I turn 21 today. Considering that it might be the last birthday entitling me to some new legal standing — before I become eligible for Social Security benefits, that is — I was unlikely to forget my special day. But just to be sure, UT sent me two “Happy Birthday Longhorn!” emails, one of which was two weeks premature.
The emails link to a 25-second YouTube video encouraging me to “bust [my] 21st birthday move,” featuring a handful of people inexplicably dancing against the nauseating backdrop of those bare, beige walls one sees in every West Campus apartment. Other friends with recent twenty-first birthdays described receiving slightly different variations of the twenty-first birthday clip from UT, but I received the dancing video both times. I suspect it has something to do with my tendency to receive mistaken medical diagnoses from concerned onlookers as a result of “busting moves” in public, but I’m trying not to take it personally.
One mystifying aspect of the video, which is part of the Know Your Line campaign developed by the University Health Services’ Health Promotion Resource Center, is that it doesn’t actually address the dancing elephant in the room: high-risk drinking. Fortunately, it’s not indicative of unwillingness on the part of the campaign to discuss the issue openly.
In fact, the Know Your Line campaign’s frankness is one of its most appealing qualities.
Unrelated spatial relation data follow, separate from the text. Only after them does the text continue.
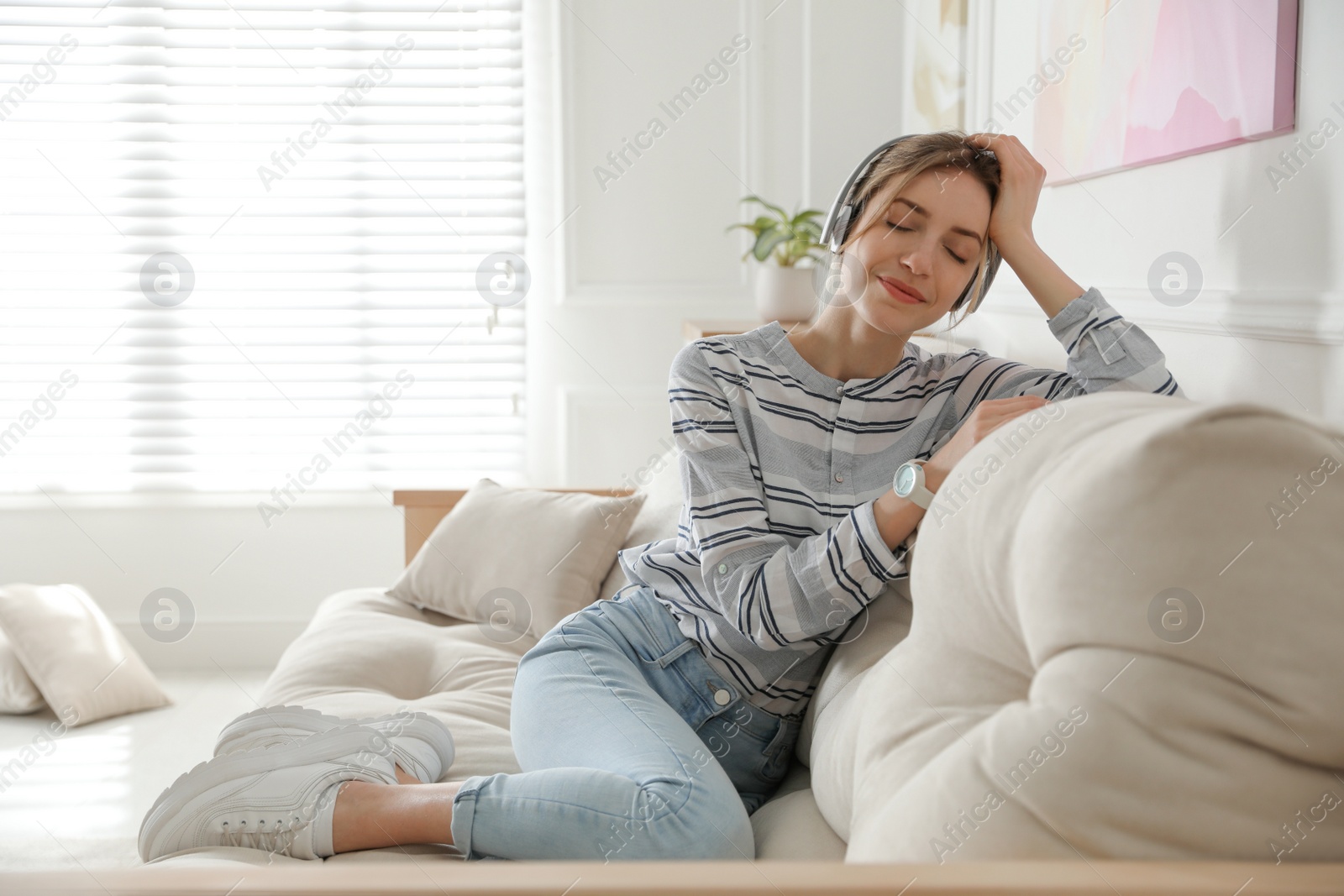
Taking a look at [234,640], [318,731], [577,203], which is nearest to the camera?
[318,731]

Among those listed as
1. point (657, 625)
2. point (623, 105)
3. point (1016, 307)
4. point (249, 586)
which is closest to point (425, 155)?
point (623, 105)

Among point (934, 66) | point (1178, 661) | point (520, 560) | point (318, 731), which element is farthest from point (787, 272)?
point (1178, 661)

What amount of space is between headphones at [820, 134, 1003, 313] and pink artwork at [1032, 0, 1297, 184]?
27 centimetres

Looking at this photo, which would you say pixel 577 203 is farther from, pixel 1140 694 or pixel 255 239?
pixel 1140 694

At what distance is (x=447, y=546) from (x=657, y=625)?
916 mm

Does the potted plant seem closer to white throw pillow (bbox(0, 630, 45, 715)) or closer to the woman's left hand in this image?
A: the woman's left hand

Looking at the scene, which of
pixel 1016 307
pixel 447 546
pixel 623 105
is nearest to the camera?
pixel 1016 307

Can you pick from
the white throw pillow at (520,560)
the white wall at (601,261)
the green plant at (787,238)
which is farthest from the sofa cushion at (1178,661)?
the white wall at (601,261)

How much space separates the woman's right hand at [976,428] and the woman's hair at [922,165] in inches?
9.6

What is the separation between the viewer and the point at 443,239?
317 cm

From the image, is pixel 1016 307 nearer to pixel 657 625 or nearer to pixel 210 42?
pixel 657 625

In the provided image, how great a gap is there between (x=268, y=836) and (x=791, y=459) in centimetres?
70

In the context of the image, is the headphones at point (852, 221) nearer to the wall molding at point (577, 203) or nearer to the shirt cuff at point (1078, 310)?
the shirt cuff at point (1078, 310)

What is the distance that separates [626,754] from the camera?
3.31ft
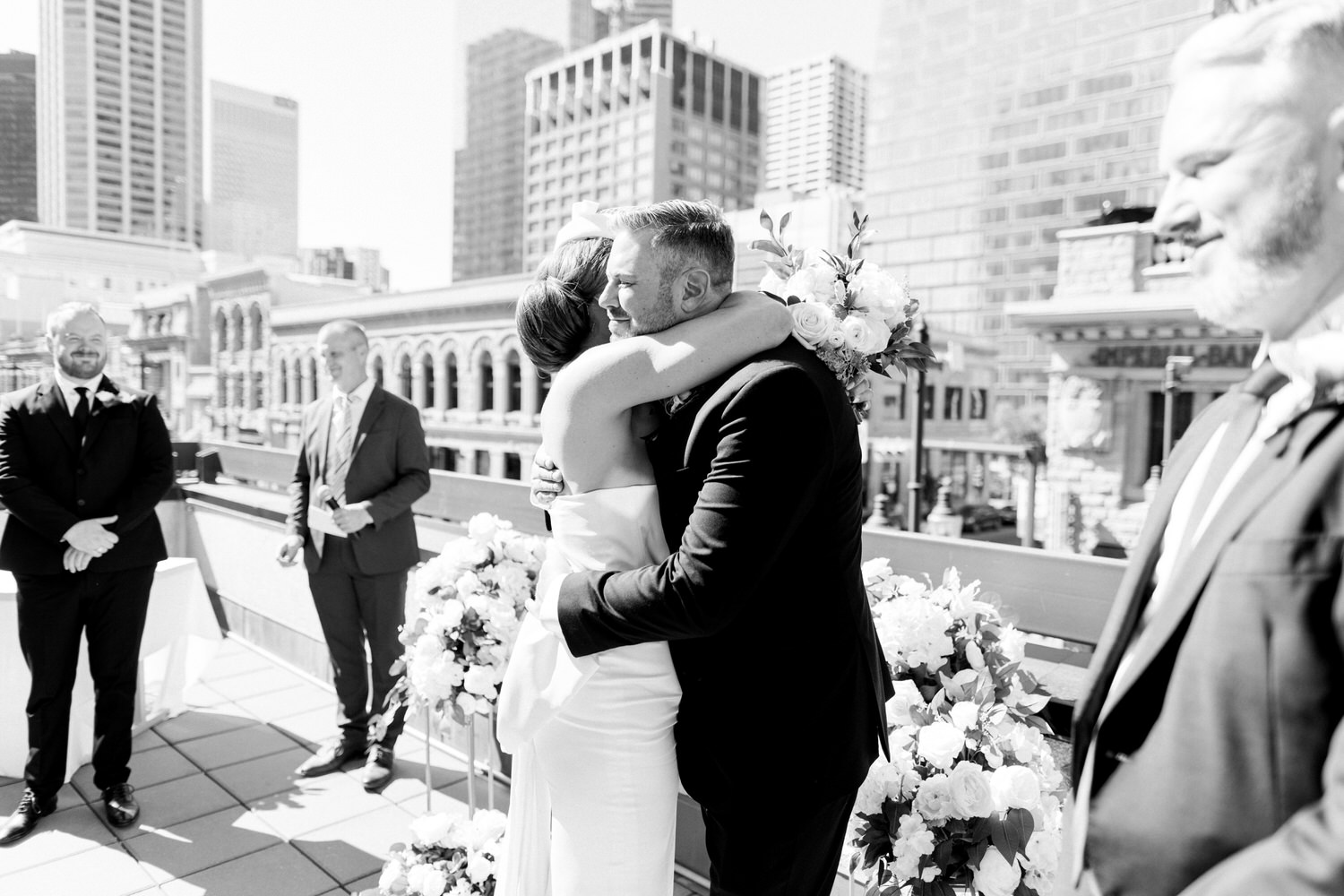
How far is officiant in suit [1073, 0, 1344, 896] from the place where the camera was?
2.75ft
Susan Hochman, manager of the Health Promotion Resource Center and the chair of the UT Wellness Network, says that one of her most important objectives is encouraging more responsible drinking. “Not saying don’t go out and drink, but if you do, know where your line is. The line is, of course, different for everyone.” One aspect of Hochman’s job is addressing celebrations associated with heavy-episodic drinking, like twenty-first birthdays.
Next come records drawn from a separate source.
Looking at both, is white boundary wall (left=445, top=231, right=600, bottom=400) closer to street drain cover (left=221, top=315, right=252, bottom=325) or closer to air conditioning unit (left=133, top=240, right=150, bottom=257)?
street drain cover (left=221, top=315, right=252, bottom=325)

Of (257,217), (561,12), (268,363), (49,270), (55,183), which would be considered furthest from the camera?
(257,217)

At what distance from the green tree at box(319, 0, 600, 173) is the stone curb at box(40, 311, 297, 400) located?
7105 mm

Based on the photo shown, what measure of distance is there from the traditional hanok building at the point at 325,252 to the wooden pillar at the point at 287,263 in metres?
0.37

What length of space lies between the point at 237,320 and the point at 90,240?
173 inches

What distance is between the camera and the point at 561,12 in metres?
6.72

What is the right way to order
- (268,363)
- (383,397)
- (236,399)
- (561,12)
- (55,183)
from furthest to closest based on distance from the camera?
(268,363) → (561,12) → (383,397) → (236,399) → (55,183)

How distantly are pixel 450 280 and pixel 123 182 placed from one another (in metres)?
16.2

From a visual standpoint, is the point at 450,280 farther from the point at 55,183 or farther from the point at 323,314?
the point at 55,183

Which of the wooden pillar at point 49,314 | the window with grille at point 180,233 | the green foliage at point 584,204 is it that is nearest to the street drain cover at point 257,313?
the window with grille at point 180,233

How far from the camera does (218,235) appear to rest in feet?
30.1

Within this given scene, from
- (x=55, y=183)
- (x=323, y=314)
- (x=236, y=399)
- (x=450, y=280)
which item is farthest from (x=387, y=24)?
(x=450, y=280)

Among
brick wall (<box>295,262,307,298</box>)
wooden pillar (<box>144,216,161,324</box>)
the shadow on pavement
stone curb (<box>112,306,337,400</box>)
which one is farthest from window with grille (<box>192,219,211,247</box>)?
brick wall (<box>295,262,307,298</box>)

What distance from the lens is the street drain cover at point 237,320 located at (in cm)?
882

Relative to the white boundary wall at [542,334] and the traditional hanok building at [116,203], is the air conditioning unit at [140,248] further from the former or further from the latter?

For the majority of UT students — those who sit comfortably on the drinking spectrum somewhere in between teetotalers and blackout bros — the campaign reassures and reminds that the University is addressing the realities of alcohol. UT is aware that its students (underage or not) have ready access to alcohol, and that they like to consume it. The campaign is backed by significant data about UT students’ drinking habits, collected in three different surveys. Students on this campus are drinking, and no one’s pretending they aren’t. So what’s special about 21?
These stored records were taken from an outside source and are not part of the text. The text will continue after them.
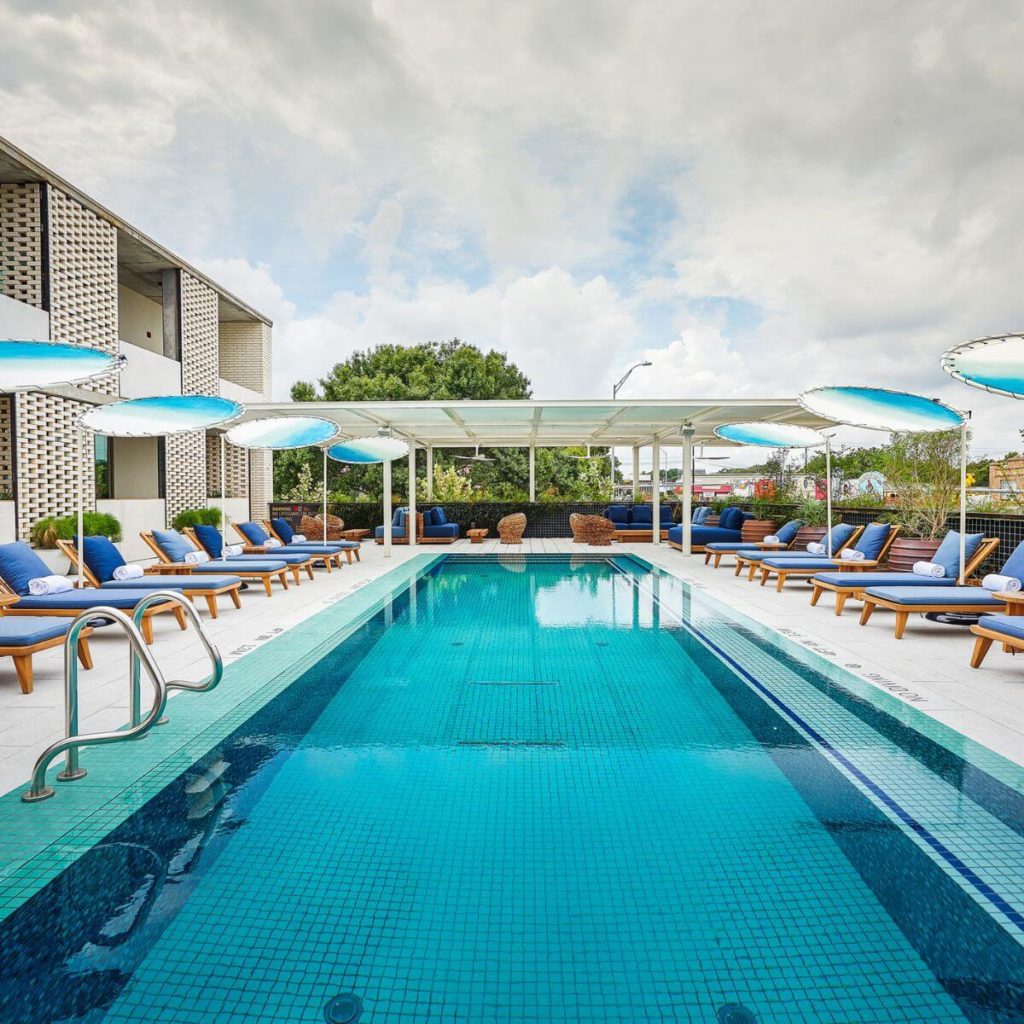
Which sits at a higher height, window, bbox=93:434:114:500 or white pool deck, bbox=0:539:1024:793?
window, bbox=93:434:114:500

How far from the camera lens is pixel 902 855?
259cm

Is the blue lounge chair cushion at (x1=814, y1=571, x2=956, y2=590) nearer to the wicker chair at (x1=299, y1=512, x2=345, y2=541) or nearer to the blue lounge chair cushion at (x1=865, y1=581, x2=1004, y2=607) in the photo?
the blue lounge chair cushion at (x1=865, y1=581, x2=1004, y2=607)

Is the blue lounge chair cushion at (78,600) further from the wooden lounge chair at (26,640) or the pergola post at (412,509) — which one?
the pergola post at (412,509)

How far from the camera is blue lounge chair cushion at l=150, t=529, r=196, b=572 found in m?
8.69

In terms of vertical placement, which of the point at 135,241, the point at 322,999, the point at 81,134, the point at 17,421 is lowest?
the point at 322,999

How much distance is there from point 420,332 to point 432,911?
3769 centimetres

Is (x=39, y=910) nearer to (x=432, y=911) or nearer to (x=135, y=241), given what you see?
(x=432, y=911)

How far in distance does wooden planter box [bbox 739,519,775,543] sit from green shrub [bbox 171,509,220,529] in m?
12.6

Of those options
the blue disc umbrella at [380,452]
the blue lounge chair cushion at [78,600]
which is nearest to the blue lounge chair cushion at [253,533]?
the blue disc umbrella at [380,452]

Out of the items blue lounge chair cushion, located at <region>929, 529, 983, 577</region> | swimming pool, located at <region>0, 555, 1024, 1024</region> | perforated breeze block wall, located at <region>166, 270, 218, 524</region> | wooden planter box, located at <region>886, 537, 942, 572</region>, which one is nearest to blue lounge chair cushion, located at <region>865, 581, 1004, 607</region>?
blue lounge chair cushion, located at <region>929, 529, 983, 577</region>

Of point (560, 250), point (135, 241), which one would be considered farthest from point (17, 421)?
point (560, 250)

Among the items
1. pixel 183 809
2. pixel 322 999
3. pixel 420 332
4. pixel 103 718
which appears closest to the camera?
pixel 322 999

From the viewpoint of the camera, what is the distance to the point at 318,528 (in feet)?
57.0

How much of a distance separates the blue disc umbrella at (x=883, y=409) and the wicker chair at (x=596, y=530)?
799 centimetres
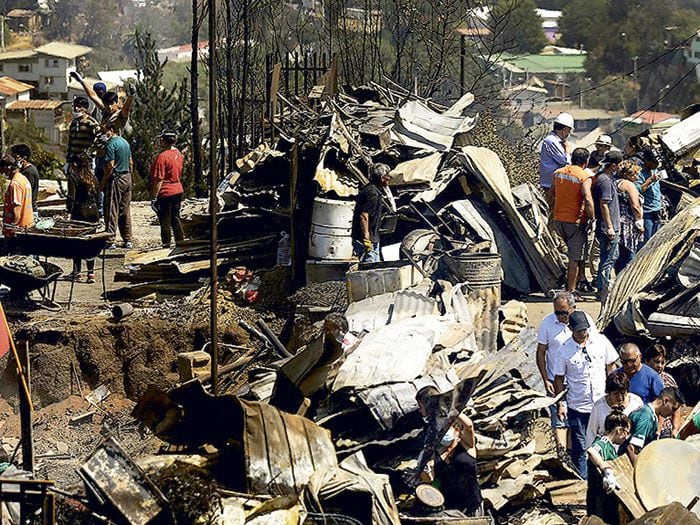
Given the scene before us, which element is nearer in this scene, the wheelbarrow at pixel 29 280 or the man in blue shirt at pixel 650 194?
the wheelbarrow at pixel 29 280

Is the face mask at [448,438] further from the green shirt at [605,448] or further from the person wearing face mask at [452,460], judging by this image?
the green shirt at [605,448]

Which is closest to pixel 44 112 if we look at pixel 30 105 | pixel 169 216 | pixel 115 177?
pixel 30 105

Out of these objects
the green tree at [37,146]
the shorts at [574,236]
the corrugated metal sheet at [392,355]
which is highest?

As someone who has spent time in countries where I could legally purchase alcohol even five years ago, today’s date lacks much of its significance as a “first step” toward something, aside from invalidating what used to be my best excuse for circumventing the BYOB rule at parties. Many other UT students will have purchased alcohol before they turn 21, either because of similar international experience to mine or a fake ID. It seems unlikely that the opportunity to purchase alcohol is the real enticement behind the celebratory heavy-episodic drinking that UHS has observed among UT students.
Still, there’s clearly some great significance attached to the twenty-first birthday that contributes to our cultural expectations for it. Depending on how cool your boss or professor is, advance warning is often enough to merit an excused absence on your special day, or at least the morning after. It’s also a universally accepted excuse among group project members, as I recently discovered.
In the U.S., a twenty-first birthday marks the much-anticipated end of more than two decades of hearing a loudly stated and often repeated rule: You can’t have this widely enjoyed substance. No wonder one’s twenty-first birthday enjoys legendary status. If nothing else, your special day presents the once-in-a-lifetime opportunity to head to Trudy’s, order a Mexican martini, and upload an Instagrammed photo with an ironic caption about your “first taste of alcohol.”
The significance may be particularly emphasized at UT because of its reputation as a party school. Despite evidence indicating that the reputation may be increasingly out of touch with reality — UT just dropped out of the Princeton Review’s top ten party schools for the first time in five years — the cultural expectation of a thirsty twenty-first often extends off campus to high school friends, many of whom want to be regaled with stories from their friend who goes to “that crazy state school.”
The Know Your Line campaign reassures students that it’s okay to resist those expectations. If you don’t want to drink, don’t; if you do want to drink, know your line and approach it responsibly.
Or, if you’re like me and ready to celebrate but have a twenty-first birthday on the Wednesday of a busy week, save yourself the weekday “planning-induced” headache and wait until the weekend to find your happy line, where the naysayers become irrelevant and you can bust that move without inhibition.
Walters is a Plan II junior from Houston.